Here’s just a handful of interesting things I learned:

  • The Jubilee line is 36.2km long from Stratford to Stanmore and a little bit over half of this is in tunnels.
  • There’s 63 trains (with seven carriages each) but due to maintenance, etc there’s only typically 57 (plus two spares) available to run at any one time. These all run during peak hours.
  • There’s a maintenance schedule for each part of the train and though I can’t remember the exact details most of the timelines were in days/weeks rather than months/years. The trains get a lot of looking after! Currently the windows are being replaced and I saw some new wheels being fitted.

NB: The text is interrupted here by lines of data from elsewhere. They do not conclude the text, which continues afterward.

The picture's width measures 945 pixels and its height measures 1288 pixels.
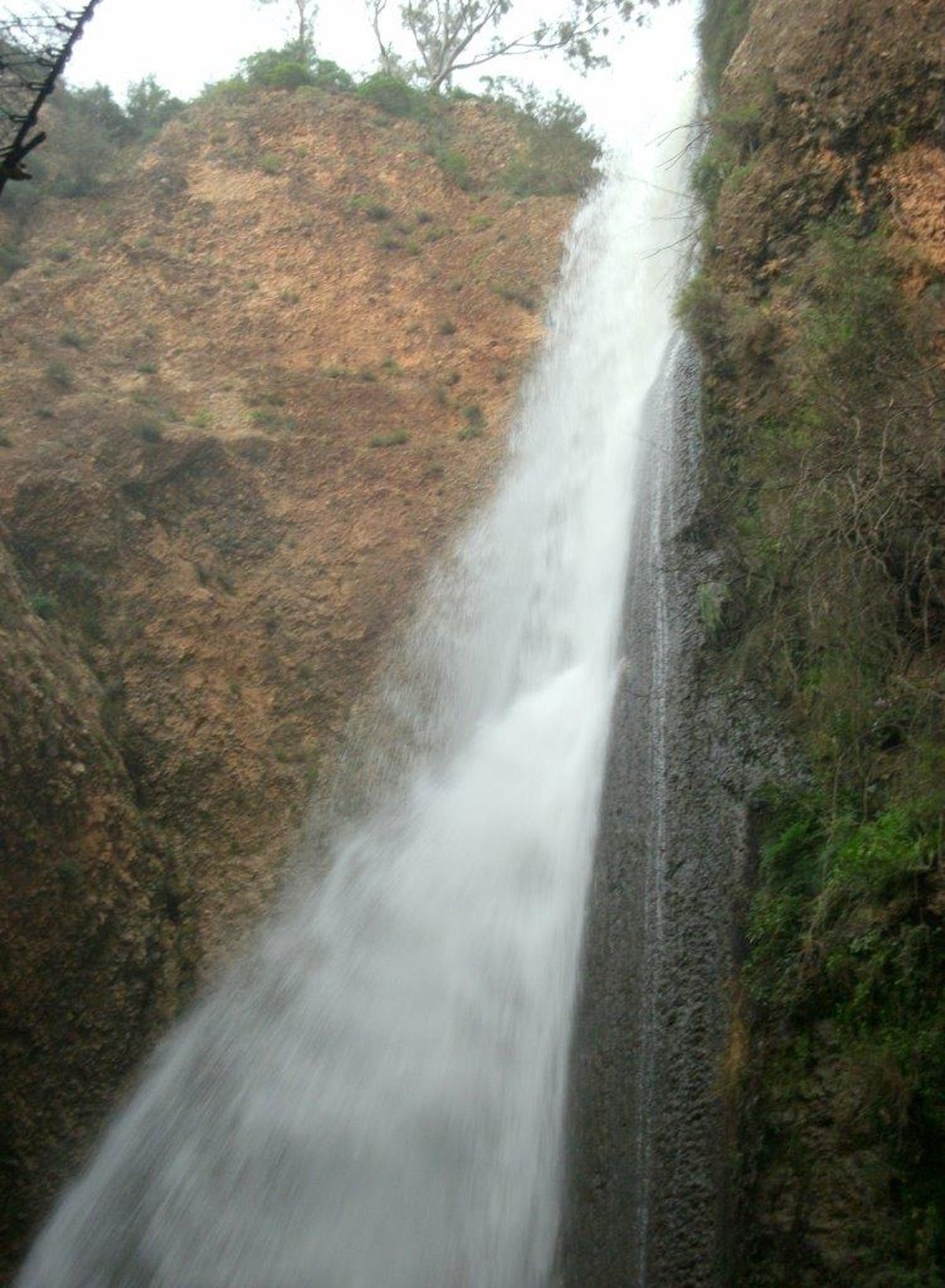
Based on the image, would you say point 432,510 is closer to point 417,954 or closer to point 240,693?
point 240,693

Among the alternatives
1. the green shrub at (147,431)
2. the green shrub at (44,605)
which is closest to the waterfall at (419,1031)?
the green shrub at (44,605)

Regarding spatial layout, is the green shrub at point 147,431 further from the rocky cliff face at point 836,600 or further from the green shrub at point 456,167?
the green shrub at point 456,167

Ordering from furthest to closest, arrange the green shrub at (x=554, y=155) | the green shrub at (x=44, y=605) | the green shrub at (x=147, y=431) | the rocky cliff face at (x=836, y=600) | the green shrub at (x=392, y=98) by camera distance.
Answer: the green shrub at (x=392, y=98), the green shrub at (x=554, y=155), the green shrub at (x=147, y=431), the green shrub at (x=44, y=605), the rocky cliff face at (x=836, y=600)

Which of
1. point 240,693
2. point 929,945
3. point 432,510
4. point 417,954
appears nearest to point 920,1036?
point 929,945

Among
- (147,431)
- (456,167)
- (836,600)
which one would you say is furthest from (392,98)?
(836,600)

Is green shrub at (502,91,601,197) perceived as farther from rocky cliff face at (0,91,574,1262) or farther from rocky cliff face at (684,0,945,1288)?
rocky cliff face at (684,0,945,1288)

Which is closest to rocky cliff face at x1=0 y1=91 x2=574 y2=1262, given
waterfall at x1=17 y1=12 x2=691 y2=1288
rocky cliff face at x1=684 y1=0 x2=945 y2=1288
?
waterfall at x1=17 y1=12 x2=691 y2=1288

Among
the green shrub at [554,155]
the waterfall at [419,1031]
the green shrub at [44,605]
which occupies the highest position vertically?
the green shrub at [554,155]
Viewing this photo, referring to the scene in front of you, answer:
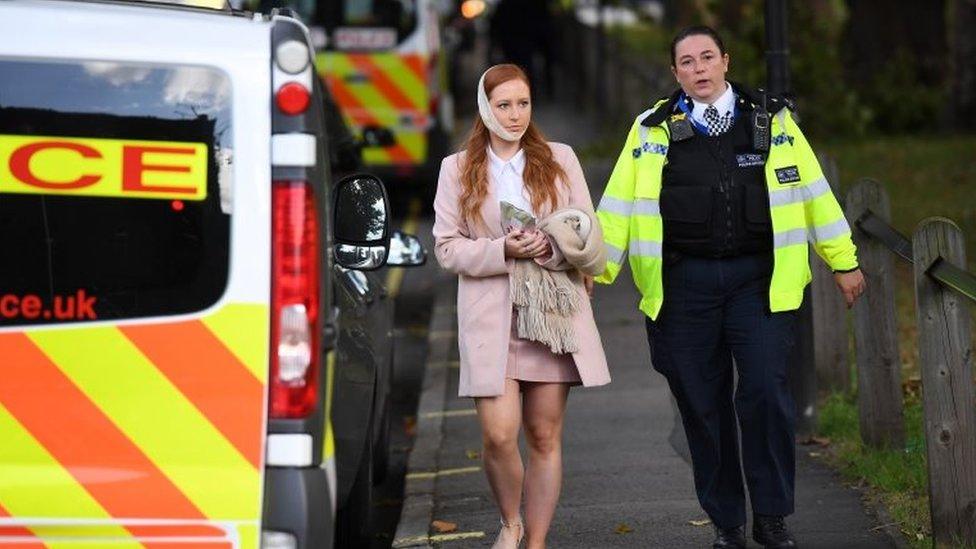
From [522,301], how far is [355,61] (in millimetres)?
12810

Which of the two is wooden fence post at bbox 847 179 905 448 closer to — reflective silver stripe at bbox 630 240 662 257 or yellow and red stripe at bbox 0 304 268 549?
reflective silver stripe at bbox 630 240 662 257

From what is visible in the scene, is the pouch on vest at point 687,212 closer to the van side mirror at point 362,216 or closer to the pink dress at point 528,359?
the pink dress at point 528,359

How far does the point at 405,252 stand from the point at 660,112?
5.60 ft

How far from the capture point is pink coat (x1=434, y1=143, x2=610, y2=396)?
6402 millimetres

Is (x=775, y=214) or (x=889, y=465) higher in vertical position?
(x=775, y=214)

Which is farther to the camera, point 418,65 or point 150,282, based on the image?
point 418,65

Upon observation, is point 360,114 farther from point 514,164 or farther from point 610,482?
point 514,164

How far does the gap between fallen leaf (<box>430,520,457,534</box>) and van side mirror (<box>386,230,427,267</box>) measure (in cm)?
97

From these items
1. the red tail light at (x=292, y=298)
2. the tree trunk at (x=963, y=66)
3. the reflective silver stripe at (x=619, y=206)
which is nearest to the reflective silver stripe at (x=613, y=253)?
the reflective silver stripe at (x=619, y=206)

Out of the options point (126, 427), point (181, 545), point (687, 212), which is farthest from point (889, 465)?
point (126, 427)

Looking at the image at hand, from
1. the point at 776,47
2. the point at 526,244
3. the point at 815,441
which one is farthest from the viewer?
the point at 776,47

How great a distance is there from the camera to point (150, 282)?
4957mm

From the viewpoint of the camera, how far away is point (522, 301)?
6398 mm

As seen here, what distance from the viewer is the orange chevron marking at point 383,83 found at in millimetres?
18859
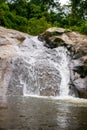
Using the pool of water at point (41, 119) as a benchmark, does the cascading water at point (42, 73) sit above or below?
above

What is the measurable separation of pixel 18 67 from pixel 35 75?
118 cm

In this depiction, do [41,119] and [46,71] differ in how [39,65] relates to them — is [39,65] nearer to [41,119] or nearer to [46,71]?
[46,71]

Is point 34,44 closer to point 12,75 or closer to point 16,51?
point 16,51

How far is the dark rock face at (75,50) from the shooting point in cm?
2309

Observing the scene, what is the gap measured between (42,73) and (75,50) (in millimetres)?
3806

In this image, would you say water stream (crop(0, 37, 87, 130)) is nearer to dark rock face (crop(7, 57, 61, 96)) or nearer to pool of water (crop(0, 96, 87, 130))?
dark rock face (crop(7, 57, 61, 96))

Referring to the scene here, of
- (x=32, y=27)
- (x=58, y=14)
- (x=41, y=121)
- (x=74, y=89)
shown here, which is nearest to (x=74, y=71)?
(x=74, y=89)

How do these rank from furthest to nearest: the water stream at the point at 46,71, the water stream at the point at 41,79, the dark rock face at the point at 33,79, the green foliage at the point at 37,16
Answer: the green foliage at the point at 37,16, the water stream at the point at 46,71, the dark rock face at the point at 33,79, the water stream at the point at 41,79

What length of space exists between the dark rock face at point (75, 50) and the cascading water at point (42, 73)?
482 millimetres

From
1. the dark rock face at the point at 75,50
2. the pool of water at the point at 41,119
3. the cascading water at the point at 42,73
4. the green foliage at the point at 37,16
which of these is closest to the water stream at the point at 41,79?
the cascading water at the point at 42,73

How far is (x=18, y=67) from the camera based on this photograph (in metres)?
23.5

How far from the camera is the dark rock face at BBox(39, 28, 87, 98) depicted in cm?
2309

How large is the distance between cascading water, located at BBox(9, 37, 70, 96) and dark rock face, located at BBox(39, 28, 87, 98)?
482 millimetres

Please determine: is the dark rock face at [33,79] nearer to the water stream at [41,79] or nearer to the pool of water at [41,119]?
the water stream at [41,79]
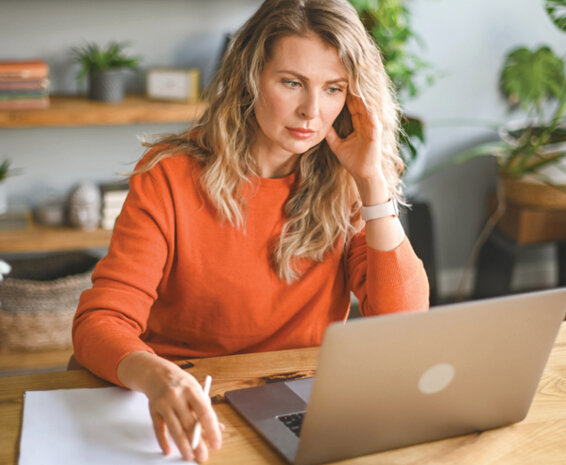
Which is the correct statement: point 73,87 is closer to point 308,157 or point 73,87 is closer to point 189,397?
point 308,157

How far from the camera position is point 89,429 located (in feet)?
3.09

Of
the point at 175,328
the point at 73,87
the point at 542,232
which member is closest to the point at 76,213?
the point at 73,87

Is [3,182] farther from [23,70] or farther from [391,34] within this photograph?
[391,34]

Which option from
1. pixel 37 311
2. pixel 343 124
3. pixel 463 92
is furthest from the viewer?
pixel 463 92

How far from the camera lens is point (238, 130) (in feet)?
4.67

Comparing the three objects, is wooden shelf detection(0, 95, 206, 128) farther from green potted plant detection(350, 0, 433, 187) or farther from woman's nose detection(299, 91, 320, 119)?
woman's nose detection(299, 91, 320, 119)

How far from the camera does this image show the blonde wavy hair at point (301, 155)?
1.31 m

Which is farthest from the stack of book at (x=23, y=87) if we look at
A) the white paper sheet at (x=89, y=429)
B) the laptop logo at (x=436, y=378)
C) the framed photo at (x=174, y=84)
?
the laptop logo at (x=436, y=378)

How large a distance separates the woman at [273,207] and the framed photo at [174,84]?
1.31 meters

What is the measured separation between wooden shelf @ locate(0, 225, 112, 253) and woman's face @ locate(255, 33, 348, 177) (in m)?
1.47

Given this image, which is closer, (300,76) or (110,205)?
(300,76)

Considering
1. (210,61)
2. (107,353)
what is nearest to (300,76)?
(107,353)

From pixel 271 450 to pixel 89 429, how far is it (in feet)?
0.79

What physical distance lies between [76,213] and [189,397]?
192 cm
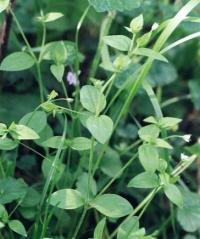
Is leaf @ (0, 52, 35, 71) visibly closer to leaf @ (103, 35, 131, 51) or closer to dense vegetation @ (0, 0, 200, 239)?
dense vegetation @ (0, 0, 200, 239)

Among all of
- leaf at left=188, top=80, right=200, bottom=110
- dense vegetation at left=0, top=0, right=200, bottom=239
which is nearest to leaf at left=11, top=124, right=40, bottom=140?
dense vegetation at left=0, top=0, right=200, bottom=239

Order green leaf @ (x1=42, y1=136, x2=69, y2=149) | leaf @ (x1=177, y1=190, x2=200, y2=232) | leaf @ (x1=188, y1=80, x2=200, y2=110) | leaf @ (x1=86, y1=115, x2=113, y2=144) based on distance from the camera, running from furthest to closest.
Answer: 1. leaf @ (x1=188, y1=80, x2=200, y2=110)
2. leaf @ (x1=177, y1=190, x2=200, y2=232)
3. green leaf @ (x1=42, y1=136, x2=69, y2=149)
4. leaf @ (x1=86, y1=115, x2=113, y2=144)

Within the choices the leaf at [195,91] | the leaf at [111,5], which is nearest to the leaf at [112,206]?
the leaf at [111,5]

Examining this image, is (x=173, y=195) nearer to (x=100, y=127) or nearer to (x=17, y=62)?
(x=100, y=127)

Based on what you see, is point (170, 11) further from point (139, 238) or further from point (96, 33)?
point (139, 238)

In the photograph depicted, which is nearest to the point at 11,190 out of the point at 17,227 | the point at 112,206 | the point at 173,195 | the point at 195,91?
the point at 17,227

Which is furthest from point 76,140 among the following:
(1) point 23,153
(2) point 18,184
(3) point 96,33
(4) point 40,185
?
(3) point 96,33

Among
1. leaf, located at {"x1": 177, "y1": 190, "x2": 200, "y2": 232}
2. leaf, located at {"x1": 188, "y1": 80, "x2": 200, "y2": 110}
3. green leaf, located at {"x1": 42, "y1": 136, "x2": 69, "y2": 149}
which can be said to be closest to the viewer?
green leaf, located at {"x1": 42, "y1": 136, "x2": 69, "y2": 149}
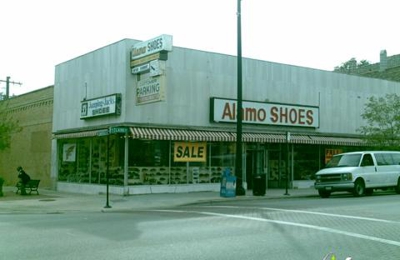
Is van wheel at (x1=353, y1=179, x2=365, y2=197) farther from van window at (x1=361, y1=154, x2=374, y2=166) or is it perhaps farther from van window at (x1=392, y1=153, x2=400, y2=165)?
van window at (x1=392, y1=153, x2=400, y2=165)

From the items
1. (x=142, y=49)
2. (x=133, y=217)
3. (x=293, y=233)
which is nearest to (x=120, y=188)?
(x=142, y=49)

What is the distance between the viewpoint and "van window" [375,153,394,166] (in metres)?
21.7

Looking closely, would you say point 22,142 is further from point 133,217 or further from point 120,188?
point 133,217

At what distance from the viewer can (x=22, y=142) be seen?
31375 mm

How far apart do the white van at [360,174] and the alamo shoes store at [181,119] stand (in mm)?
2441

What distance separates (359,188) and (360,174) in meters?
0.59

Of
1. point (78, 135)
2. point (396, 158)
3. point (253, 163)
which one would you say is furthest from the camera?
point (253, 163)

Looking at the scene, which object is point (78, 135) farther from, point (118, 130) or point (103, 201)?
point (103, 201)

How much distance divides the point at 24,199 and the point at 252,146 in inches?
442

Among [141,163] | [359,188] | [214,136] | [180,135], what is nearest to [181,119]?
[180,135]

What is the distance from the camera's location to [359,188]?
20641 mm

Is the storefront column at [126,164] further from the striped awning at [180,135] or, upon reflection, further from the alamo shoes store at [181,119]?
the striped awning at [180,135]

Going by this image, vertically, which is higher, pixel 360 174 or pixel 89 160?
pixel 89 160

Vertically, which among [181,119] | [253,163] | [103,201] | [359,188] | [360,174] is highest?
[181,119]
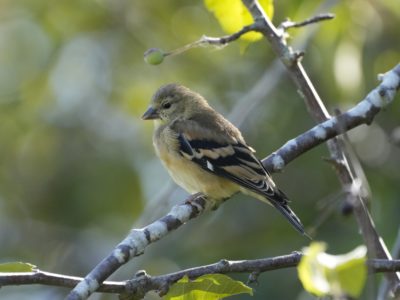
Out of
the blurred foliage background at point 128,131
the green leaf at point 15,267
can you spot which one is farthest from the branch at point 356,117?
the blurred foliage background at point 128,131

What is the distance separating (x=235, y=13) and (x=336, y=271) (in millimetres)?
2480

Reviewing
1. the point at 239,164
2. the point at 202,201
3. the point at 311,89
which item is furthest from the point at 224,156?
the point at 311,89

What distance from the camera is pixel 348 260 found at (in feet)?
7.15

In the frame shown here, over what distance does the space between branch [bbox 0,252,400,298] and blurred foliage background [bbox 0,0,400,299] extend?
2.71 metres

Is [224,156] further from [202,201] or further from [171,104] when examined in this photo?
[171,104]

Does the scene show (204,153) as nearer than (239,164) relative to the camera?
No

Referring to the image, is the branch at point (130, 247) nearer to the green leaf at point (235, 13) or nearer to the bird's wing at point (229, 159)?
the bird's wing at point (229, 159)

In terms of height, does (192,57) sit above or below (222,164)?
above

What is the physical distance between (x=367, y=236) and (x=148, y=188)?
5.73m

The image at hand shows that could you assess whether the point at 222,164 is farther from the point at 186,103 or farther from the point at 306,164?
the point at 306,164

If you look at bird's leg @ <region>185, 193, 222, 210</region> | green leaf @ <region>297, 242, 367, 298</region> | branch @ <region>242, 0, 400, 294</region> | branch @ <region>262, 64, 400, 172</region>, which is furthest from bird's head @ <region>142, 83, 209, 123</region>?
green leaf @ <region>297, 242, 367, 298</region>

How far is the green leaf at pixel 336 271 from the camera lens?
2.18 m

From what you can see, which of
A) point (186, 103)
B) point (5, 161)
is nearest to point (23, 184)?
point (5, 161)

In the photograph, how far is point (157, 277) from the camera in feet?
10.2
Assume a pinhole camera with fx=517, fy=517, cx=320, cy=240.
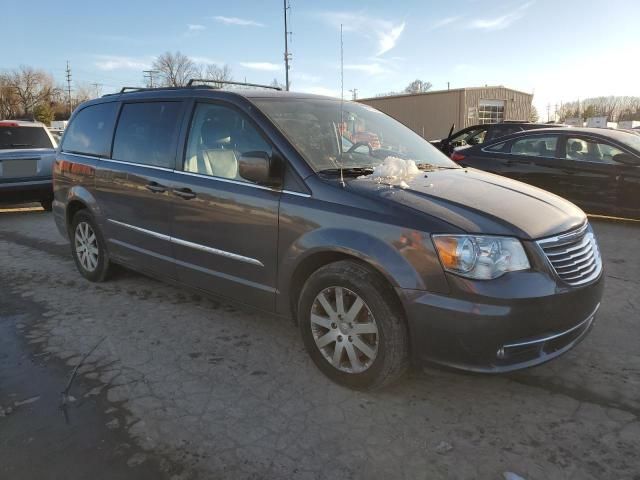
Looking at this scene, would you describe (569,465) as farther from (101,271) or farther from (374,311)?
(101,271)

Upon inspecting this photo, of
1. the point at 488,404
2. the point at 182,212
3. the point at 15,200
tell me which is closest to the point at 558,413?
the point at 488,404

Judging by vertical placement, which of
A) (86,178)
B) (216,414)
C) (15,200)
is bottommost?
(216,414)

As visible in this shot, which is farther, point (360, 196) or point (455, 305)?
point (360, 196)

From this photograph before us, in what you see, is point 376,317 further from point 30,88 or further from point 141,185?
point 30,88

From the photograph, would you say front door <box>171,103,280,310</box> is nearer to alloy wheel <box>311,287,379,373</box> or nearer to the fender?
the fender

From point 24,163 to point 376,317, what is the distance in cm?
863

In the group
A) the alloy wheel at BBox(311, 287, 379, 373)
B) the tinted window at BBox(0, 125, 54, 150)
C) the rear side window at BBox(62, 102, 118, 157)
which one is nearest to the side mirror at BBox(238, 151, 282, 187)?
the alloy wheel at BBox(311, 287, 379, 373)

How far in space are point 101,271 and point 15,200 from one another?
211 inches

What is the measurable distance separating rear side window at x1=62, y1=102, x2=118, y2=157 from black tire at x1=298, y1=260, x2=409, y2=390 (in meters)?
2.88

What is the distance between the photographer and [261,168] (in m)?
3.18

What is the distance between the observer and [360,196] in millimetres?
2922

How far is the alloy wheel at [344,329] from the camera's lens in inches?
114

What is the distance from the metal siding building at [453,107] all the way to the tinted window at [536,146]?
29241 mm

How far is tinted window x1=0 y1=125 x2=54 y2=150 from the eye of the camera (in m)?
9.45
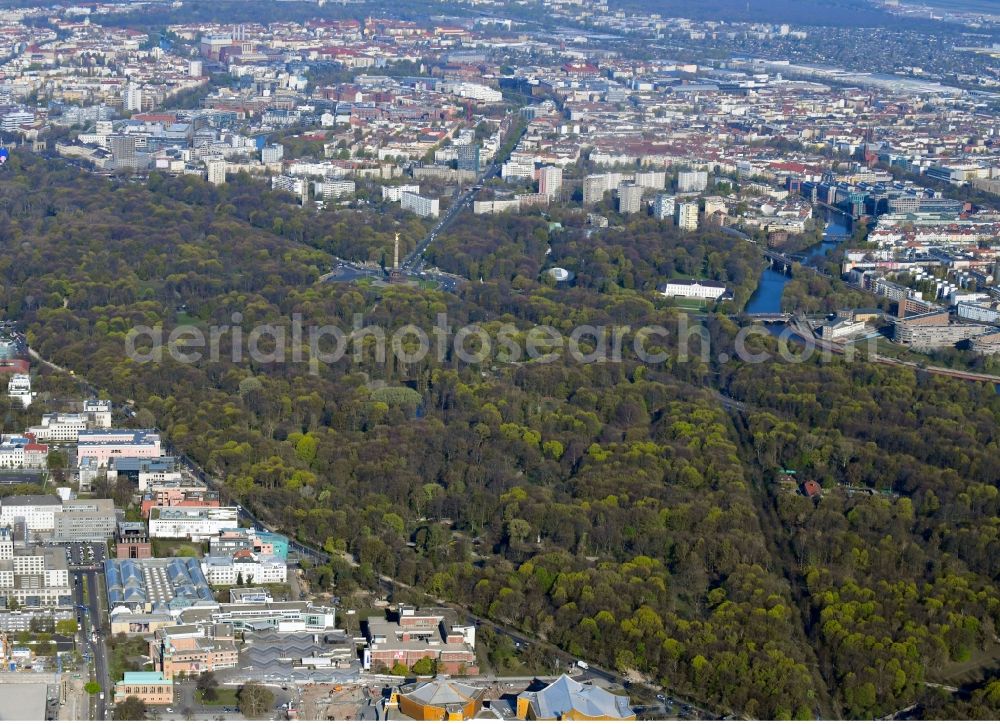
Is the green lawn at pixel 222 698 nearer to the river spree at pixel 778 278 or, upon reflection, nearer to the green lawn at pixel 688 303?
the green lawn at pixel 688 303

It takes about 6 hours to fit new wheels to one carriage and the wheels are filed to match the profile of the track so they don’t make hideous and alarming squeaky noises.

Here’s some trains hanging out being maintained at the depot. The roof of the main shed is pretty impressive:

depot roof

Trains being maintained at the depot. There are pits below the trains for people to get underneath.

  • The main shed is about 200m long and is surprisingly (though not that surprising when you really consider it) clean and spacious. I’m reliably informed that a lot of the older depots are less so – the Stratford depot was built in the 1990s.
  • When the depot was built, 683 skeletons were unearthed in the process as the cemetery of St Mary’s Abbey (built in 1135) was inconveniently underneath one end of the site.
  • On an unrelated note, the control tower smells deliciously of bacon sandwiches at approx 10:30 in the morning.

Here’s a bonus picture of me pretending to drive a train. Pleasingly, there was just enough room to manoeuvre my hugely pregnant self into the seat without getting stuck!

driving a train

Me driving a train in the biggest sized orange hi-vis available!

  • That red thing I’m holding is the “dead man’s handle” – it will apply the brakes and safely bring the train to a stop if it’s released. The drivers cab has air conditioning to stop them falling asleep.

I’m not sure of the plans for this year but last year the depot opened as part of Open House London – if you fancy a look round then check the listings nearer the time.

Thanks very much to Sam for showing me round.